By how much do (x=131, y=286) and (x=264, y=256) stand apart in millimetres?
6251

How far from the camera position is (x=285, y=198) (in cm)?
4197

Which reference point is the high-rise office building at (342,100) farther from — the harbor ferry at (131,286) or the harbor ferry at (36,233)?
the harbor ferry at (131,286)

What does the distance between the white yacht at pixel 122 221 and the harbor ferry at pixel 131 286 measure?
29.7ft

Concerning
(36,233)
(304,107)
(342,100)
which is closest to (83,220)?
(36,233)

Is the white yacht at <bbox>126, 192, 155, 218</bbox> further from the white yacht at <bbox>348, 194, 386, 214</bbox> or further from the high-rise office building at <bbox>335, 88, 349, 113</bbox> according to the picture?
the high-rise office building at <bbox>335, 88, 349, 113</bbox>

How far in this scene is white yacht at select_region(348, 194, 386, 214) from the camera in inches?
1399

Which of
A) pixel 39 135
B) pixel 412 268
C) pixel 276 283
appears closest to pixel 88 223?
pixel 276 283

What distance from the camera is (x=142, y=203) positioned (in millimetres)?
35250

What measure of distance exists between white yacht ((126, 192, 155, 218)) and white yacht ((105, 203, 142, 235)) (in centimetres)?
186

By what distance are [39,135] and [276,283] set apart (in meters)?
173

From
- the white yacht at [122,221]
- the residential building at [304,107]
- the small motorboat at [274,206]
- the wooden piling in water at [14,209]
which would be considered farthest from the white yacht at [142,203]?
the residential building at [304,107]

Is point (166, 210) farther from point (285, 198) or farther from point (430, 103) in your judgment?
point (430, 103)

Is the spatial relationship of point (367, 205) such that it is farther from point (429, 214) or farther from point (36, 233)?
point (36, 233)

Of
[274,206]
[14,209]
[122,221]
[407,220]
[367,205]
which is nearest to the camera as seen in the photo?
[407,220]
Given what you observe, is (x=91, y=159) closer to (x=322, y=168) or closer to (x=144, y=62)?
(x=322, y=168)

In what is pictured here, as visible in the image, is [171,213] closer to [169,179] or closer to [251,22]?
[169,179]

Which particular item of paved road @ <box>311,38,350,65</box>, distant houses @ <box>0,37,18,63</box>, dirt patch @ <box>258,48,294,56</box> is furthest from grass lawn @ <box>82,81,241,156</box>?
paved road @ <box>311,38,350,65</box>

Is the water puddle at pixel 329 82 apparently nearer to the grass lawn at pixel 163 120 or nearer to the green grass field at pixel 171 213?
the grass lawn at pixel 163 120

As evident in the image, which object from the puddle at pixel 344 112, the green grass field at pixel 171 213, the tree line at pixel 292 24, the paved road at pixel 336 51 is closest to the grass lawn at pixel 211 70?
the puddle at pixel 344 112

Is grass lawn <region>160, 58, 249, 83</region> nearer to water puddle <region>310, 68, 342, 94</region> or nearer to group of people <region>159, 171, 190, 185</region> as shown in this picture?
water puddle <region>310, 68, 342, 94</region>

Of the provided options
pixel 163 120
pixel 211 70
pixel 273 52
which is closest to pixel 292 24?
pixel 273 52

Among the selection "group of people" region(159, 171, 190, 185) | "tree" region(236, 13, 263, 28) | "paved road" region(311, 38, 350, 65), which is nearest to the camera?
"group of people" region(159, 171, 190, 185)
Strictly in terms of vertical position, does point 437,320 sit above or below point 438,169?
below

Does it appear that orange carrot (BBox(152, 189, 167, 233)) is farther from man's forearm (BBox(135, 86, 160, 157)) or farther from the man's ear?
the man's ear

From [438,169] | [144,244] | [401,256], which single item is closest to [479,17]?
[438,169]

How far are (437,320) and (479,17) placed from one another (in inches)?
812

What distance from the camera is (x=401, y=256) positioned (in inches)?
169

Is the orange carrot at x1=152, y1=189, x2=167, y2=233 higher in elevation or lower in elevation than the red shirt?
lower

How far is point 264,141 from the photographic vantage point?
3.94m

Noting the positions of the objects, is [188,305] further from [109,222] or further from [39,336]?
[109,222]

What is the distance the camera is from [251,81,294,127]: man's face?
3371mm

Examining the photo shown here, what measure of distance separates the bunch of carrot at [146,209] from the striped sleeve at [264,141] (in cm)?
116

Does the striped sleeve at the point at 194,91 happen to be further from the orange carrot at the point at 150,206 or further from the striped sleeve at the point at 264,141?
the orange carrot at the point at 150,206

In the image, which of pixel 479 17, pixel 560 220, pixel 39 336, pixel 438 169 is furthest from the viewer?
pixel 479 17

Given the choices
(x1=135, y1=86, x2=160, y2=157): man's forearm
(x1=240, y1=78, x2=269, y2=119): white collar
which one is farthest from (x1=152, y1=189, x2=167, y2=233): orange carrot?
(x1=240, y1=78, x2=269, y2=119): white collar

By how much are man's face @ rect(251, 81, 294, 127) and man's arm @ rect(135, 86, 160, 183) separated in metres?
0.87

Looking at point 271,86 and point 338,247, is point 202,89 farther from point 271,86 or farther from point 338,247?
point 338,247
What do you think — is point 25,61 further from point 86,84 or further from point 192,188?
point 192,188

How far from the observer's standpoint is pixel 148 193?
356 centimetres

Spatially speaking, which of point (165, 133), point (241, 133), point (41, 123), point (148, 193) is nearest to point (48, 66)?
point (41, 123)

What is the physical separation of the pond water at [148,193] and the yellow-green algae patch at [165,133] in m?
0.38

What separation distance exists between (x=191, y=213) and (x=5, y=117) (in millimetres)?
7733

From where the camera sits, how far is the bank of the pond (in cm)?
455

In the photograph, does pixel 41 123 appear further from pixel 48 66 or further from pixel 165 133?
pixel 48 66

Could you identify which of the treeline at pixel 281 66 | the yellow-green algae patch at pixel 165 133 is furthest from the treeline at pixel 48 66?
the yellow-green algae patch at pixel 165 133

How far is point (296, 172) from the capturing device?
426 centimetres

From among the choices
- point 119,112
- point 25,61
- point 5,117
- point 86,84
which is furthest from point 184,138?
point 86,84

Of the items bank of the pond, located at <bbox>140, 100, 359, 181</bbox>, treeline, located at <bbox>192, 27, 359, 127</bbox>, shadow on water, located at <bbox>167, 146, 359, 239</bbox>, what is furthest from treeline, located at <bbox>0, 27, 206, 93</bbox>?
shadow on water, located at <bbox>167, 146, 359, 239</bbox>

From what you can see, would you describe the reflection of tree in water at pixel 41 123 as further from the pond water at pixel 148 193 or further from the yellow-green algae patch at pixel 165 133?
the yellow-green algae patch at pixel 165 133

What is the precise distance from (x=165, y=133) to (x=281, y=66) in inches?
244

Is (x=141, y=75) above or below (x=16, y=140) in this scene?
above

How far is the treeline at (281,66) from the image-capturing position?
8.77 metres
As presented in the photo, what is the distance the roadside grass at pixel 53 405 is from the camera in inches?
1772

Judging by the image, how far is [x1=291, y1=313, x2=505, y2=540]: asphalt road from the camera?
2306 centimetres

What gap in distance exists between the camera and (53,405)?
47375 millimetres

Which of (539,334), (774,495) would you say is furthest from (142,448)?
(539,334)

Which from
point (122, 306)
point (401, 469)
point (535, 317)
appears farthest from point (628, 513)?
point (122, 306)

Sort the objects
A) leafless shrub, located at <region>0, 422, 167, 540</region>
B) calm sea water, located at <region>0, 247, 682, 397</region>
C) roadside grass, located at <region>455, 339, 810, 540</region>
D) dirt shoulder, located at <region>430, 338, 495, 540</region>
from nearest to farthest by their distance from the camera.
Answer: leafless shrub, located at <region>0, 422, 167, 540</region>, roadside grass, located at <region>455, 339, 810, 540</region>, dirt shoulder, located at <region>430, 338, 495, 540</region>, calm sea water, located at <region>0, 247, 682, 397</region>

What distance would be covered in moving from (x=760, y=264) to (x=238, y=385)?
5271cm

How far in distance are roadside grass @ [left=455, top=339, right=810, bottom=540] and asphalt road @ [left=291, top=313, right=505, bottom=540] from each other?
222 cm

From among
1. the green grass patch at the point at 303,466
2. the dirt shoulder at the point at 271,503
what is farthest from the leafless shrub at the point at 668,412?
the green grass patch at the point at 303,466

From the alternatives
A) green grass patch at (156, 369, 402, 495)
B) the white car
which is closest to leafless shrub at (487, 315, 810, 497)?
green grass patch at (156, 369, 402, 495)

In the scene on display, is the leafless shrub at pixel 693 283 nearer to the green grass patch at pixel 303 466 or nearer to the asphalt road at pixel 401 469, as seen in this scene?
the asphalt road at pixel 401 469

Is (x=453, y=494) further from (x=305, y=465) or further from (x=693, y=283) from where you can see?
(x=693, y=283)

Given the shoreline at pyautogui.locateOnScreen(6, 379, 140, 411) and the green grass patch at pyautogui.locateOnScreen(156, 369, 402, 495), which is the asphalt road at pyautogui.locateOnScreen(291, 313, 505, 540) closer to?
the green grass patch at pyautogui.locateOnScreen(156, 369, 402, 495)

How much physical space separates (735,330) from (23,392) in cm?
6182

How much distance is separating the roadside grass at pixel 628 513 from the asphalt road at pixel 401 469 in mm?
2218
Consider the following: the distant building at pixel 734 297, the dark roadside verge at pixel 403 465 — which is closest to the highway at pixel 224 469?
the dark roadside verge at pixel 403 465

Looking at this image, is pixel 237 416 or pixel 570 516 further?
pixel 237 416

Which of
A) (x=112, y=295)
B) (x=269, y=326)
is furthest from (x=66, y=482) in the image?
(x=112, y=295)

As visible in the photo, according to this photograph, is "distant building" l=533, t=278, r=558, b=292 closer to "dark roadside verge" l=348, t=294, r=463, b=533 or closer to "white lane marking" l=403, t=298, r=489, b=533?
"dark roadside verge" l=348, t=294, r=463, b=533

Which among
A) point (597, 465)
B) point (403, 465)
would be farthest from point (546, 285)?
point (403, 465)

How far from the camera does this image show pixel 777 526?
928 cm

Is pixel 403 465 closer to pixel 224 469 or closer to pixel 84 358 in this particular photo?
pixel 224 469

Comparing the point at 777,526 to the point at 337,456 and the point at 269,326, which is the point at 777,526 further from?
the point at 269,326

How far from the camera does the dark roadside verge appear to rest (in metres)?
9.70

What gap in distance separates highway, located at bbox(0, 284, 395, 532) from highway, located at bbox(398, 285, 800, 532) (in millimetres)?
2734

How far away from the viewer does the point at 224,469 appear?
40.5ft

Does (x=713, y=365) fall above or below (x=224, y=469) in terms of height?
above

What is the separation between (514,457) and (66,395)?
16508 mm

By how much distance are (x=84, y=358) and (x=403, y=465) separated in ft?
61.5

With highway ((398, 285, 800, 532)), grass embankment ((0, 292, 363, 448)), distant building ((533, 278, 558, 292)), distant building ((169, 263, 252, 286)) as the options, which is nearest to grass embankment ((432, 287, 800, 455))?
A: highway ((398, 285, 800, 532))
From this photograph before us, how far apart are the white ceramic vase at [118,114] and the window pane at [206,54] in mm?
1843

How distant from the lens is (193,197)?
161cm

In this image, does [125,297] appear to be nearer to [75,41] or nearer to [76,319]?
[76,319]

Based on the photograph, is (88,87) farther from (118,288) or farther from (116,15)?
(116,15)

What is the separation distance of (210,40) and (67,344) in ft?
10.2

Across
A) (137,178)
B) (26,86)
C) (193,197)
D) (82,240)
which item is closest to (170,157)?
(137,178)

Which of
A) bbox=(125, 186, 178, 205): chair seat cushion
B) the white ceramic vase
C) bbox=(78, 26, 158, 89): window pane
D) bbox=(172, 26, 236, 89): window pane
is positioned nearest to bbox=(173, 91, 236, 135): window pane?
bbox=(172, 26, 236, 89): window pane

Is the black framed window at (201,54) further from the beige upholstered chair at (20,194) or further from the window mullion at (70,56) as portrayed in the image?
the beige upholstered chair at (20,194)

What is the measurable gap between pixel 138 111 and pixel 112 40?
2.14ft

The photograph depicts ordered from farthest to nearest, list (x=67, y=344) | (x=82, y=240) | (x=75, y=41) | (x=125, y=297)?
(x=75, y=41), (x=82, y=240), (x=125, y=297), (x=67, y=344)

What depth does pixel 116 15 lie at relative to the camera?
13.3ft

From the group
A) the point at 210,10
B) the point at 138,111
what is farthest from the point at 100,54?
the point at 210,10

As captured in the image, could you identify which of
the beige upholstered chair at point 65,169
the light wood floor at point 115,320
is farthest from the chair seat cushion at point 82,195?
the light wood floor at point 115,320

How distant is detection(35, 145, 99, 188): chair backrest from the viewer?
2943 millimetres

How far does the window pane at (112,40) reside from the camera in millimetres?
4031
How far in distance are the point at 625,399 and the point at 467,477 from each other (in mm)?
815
────────────────
Exercise description: Quote only the lines from the one containing "From this photograph" through the final line of the records, with both ends included.

Exercise result:
From this photograph before us, how far apart are the white ceramic vase at [118,114] and the window pane at [206,54] in mm?
1843

How distant from the lens is (193,197)?
161cm

In this image, does [125,297] appear to be nearer to [75,41] or nearer to [76,319]?
[76,319]

Based on the photograph, is (88,87) farther from (118,288) or farther from (116,15)?
(116,15)

What is the separation distance of (210,40) and (67,344) in ft?
10.2

Across
A) (137,178)
B) (26,86)
C) (193,197)
D) (82,240)
which item is closest to (170,157)?
(137,178)

Which of
A) bbox=(125, 186, 178, 205): chair seat cushion
B) the white ceramic vase
C) bbox=(78, 26, 158, 89): window pane
D) bbox=(172, 26, 236, 89): window pane
is positioned nearest to bbox=(173, 91, 236, 135): window pane?
bbox=(172, 26, 236, 89): window pane

Is the black framed window at (201,54) further from the beige upholstered chair at (20,194) or further from the window mullion at (70,56) as portrayed in the image?
the beige upholstered chair at (20,194)

What is the measurable gap between pixel 138 111 and pixel 112 40?
2.14ft

The photograph depicts ordered from farthest to nearest, list (x=67, y=344) | (x=82, y=240) | (x=75, y=41) | (x=125, y=297)?
(x=75, y=41), (x=82, y=240), (x=125, y=297), (x=67, y=344)

What depth does pixel 116 15 lie at relative to the camera?
13.3ft

From the group
A) the point at 210,10
B) the point at 138,111
what is farthest from the point at 100,54?
the point at 210,10

As captured in the image, could you identify which of
the beige upholstered chair at point 65,169
the light wood floor at point 115,320
is farthest from the chair seat cushion at point 82,195?
the light wood floor at point 115,320

How distant is detection(35, 145, 99, 188): chair backrest from the viewer?
2943 millimetres

How far does the window pane at (112,40) reside from the camera in millimetres?
4031
How far in distance are the point at 625,399 and the point at 467,477 from each other (in mm)?
815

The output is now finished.